Desde que su pareja de entonces tenía restricción perimetral, para organizarse con las obligaciones, el cuidado y la manutención, la mayoría de los días en los que Yolanda salía a hacer compras, diagramar el trabajo -vendía sándwiches por las noches- y completar diligencias, la esposa de su cuñado se quedaba con los chicos. Pero cuando ella no estaba, debían quedarse solos. Más por resguardo que como medida de castigo, Yolanda los dejaba encerrados en la pieza que ocupaba la familia, precisamente donde se originó el foco ígneo.

Se ordenó su detención cuando habían pasado sólo unas horas desde aquellos alaridos indescriptibles al enterarse que sus hijos habían sido calcinados. La fiscalía penal GAP aducía que había peligro de fuga y de entorpecimiento de la investigación y se opuso con una apelación a la decisión posterior -de principios de marzo de 2021- de que Yolanda recuperase la libertad mientras se investigaran las sospechas. Esa apelación fue desechada por un Tribunal de Impugnación y por eso Vargas siguió en libertad, aunque continuó imputada.

Datos ->
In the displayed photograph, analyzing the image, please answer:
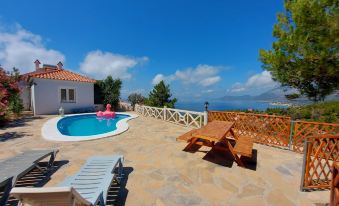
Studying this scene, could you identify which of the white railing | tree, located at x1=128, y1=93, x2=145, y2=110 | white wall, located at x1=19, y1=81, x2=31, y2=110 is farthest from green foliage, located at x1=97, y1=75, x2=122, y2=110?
white wall, located at x1=19, y1=81, x2=31, y2=110

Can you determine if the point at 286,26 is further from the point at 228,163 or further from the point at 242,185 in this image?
the point at 242,185

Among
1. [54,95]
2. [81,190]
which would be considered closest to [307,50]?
[81,190]

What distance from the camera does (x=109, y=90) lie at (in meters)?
17.2

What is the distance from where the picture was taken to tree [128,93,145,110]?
18828mm

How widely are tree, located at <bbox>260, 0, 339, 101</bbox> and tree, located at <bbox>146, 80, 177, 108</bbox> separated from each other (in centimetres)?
974

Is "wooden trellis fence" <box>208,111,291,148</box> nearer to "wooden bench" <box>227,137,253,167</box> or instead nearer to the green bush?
"wooden bench" <box>227,137,253,167</box>

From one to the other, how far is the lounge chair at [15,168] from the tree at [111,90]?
13393mm

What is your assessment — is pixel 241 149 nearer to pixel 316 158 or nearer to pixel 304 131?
pixel 316 158

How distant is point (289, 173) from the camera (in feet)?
13.4

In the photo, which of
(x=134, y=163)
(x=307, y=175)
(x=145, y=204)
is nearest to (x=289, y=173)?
(x=307, y=175)

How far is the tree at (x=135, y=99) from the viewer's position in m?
18.8

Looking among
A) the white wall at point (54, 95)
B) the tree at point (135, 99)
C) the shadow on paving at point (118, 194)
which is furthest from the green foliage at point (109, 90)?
the shadow on paving at point (118, 194)

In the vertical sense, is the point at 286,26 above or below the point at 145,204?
above

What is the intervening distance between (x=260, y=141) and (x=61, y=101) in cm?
1550
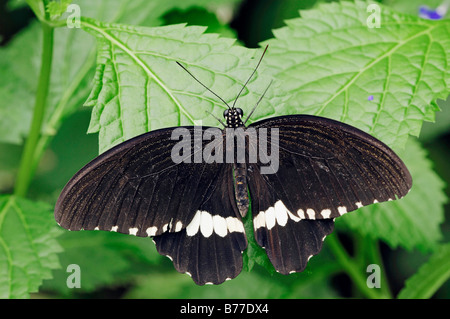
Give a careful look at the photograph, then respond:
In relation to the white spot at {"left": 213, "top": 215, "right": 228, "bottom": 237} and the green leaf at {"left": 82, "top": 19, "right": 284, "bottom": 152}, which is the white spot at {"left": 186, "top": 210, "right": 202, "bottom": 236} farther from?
the green leaf at {"left": 82, "top": 19, "right": 284, "bottom": 152}

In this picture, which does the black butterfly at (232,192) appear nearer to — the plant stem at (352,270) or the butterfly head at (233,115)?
the butterfly head at (233,115)

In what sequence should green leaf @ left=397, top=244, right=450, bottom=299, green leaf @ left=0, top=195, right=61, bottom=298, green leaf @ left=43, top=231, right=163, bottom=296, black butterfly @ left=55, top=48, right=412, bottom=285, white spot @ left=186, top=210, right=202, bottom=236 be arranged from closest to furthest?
black butterfly @ left=55, top=48, right=412, bottom=285
white spot @ left=186, top=210, right=202, bottom=236
green leaf @ left=0, top=195, right=61, bottom=298
green leaf @ left=397, top=244, right=450, bottom=299
green leaf @ left=43, top=231, right=163, bottom=296

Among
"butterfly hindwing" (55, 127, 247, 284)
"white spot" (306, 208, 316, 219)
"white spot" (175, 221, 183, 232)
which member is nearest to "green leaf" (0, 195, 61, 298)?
"butterfly hindwing" (55, 127, 247, 284)

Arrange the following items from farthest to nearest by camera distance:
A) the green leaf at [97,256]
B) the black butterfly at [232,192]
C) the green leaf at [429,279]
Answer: the green leaf at [97,256]
the green leaf at [429,279]
the black butterfly at [232,192]

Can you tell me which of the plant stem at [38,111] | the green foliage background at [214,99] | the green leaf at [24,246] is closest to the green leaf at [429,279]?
the green foliage background at [214,99]

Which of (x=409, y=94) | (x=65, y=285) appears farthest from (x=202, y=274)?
(x=65, y=285)

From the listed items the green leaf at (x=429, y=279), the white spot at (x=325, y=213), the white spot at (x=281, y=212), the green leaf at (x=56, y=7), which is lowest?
the green leaf at (x=429, y=279)
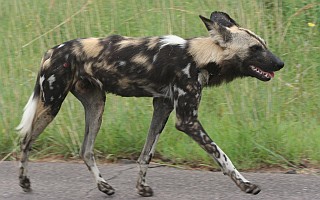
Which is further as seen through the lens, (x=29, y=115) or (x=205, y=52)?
(x=29, y=115)

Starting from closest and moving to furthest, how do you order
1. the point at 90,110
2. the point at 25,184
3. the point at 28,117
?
1. the point at 25,184
2. the point at 28,117
3. the point at 90,110

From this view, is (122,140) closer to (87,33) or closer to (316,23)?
(87,33)

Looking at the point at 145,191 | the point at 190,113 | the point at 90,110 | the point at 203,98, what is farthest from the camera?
the point at 203,98

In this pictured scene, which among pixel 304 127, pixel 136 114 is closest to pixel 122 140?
A: pixel 136 114

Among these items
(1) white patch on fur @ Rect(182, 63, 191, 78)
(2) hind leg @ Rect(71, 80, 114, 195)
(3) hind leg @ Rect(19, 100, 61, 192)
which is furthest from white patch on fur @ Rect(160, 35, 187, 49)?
(3) hind leg @ Rect(19, 100, 61, 192)

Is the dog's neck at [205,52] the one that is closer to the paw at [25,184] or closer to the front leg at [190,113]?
the front leg at [190,113]

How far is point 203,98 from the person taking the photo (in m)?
6.14

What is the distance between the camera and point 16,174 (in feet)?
16.5

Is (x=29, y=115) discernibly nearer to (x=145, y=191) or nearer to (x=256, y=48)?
(x=145, y=191)

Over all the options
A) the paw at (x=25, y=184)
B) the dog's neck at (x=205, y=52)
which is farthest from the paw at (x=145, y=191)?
the dog's neck at (x=205, y=52)

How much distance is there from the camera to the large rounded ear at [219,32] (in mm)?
4391

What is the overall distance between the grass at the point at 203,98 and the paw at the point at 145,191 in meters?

Consigna -> Resume en dos oraciones el texto sobre el caso de Yolanda.

Resolución -> Cuando la esposa de su cuñado no podía cuidar a los chicos, Yolanda los dejaba encerrados, más por resguardo que como castigo, en la pieza que ocupaba la familia, que fue donde se originó el fuego. Su detención se ordenó pocas horas después de que se enteró de que sus hijos habían muerto calcinados, y aunque la fiscalía apeló la decisión de liberarla de principios de marzo de 2021, un Tribunal de Impugnación rechazó la apelación y ella siguió en libertad, aunque imputada.